[Collected data]

■ ■ ■

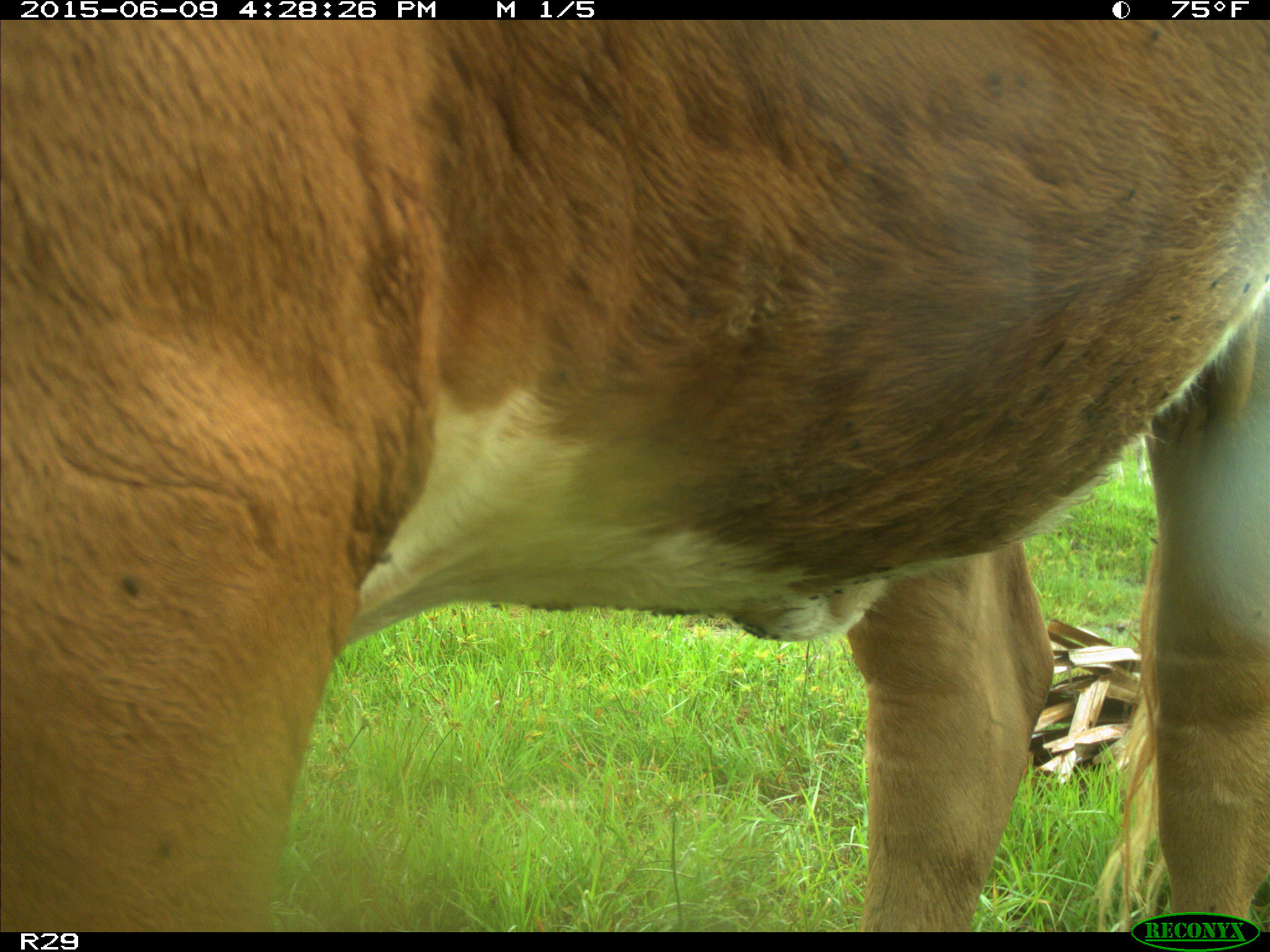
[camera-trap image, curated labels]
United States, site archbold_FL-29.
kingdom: Animalia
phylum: Chordata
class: Mammalia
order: Artiodactyla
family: Bovidae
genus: Bos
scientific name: Bos taurus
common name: domestic cow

■ ■ ■

What the exercise asks
Omit the pictures, then copy out all the data exactly as it stands.

Expected answer
[camera-trap image, curated labels]
United States, site archbold_FL-29.
kingdom: Animalia
phylum: Chordata
class: Mammalia
order: Artiodactyla
family: Bovidae
genus: Bos
scientific name: Bos taurus
common name: domestic cow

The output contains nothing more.